Programme - please note all timings are EDT

10:00 - Introduction
10.10 - Professor Steve Goldup
10.50 - Dr. Fabien Cougnon
11:10 - Questions and discussion
11.30 - Closing remarks
Professor Steve Goldup, University of Southampton, United Kingdom

Steve obtained an MChem degree from the University of Oxford where he began his research career with a Part II project in the group of Sir Prof. Jack Baldwin. He continued his research training with a PhD in natural product synthesis under the supervision of Prof. Tony Barrett before shifting focus to apply his synthetic skills to the realisation of mechanically interlocked non-natural products during post doctoral work with Prof. David Leigh at the University of Edinburgh where in 2007 he was appointed as Fixed Term Lecturer in Organic Chemistry. In 2008 he moved to Queen Mary with the award of a Leverhulme Trust Early Career Fellowship and in October 2009 he was awarded a Royal Society University Research Fellowship. In October 2014 the group moved to the University of Southampton where Steve took up the position of Associate Professor. In August 2017, Steve was promoted to Professor of Chemistry and in 2019 was awarded a Royal Society Wolfson Research Fellowship. Research in the Goldup Group focusses on the synthesis of novel mechanically interlocked molecules and their application as sensors, catalysts and materials.

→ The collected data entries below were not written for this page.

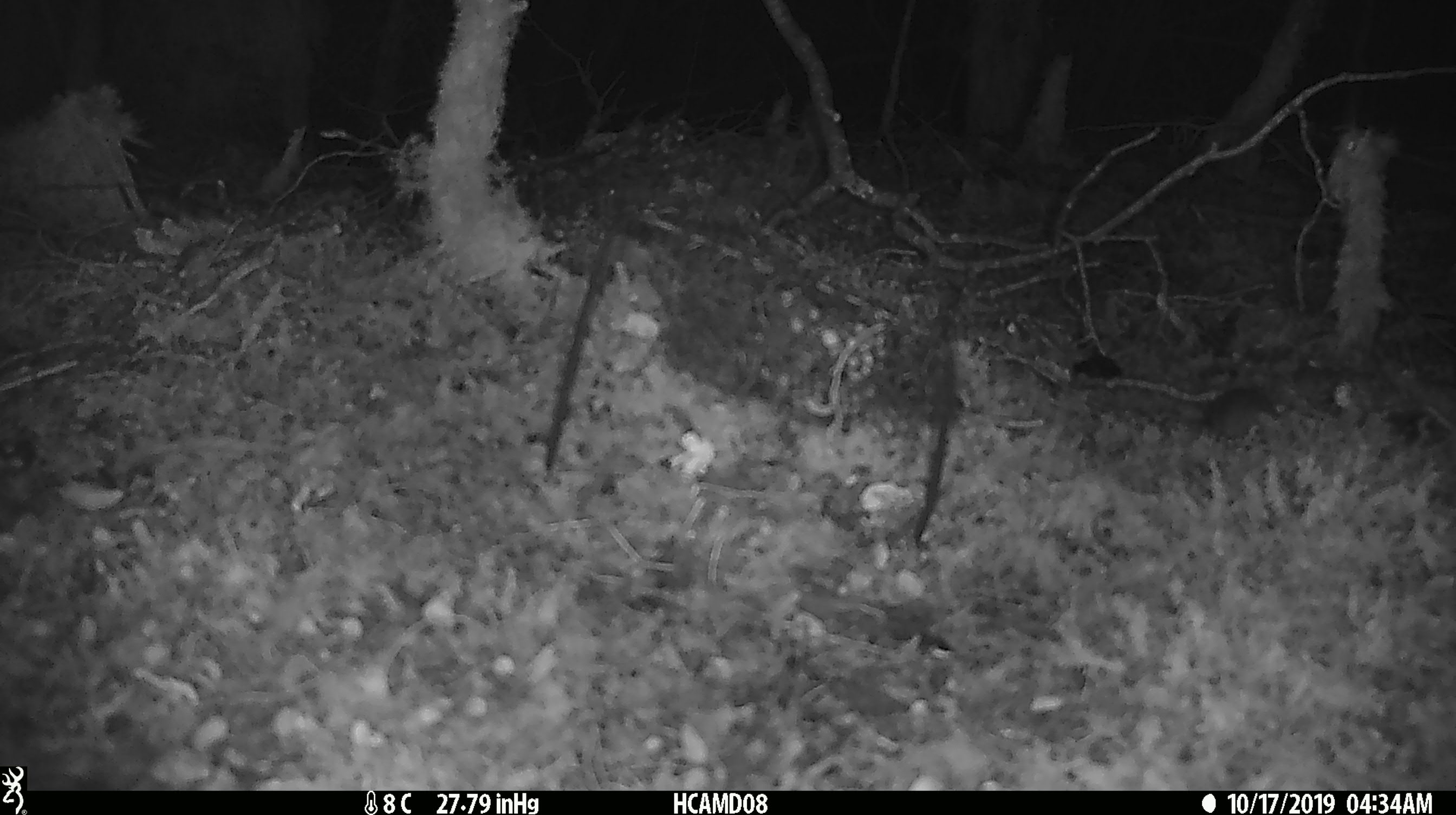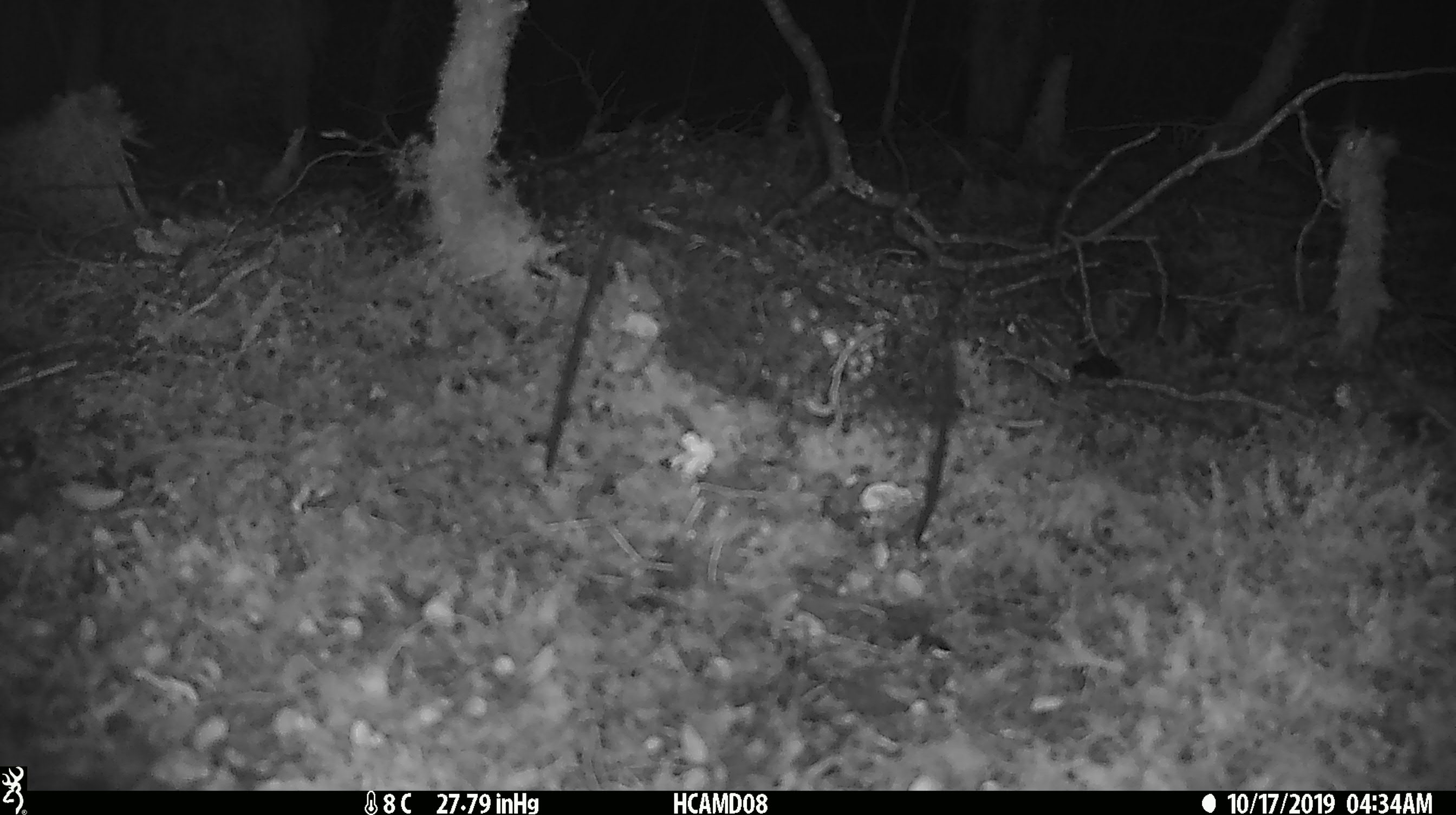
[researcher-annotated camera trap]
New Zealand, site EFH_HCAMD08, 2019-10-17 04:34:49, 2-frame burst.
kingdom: Animalia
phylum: Chordata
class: Mammalia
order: Rodentia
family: Muridae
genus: Mus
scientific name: Mus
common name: mouse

Dr. Fabien Cougnon, University of Geneva, Switzerland

I obtained a PhD in supramolecular chemistry from the University of Cambridge (UK) under the supervision of Prof. Jeremy K.M. Sanders, working on the dynamic combinatorial synthesis of donor-acceptor catenanes. I then pursued a postdoc in the group of Prof. Elizabeth M. Nolan at MIT (USA) on the chemistry underlying the human innate immune response and host–pathogen interaction. In December 2015, I was awarded a Swiss National Foundation Ambizione fellowship to start my independent career at the University of Geneva (Switzerland). My group is interested in synthesizing molecular knots and using them to address key challenges in chemical biology and material sciences.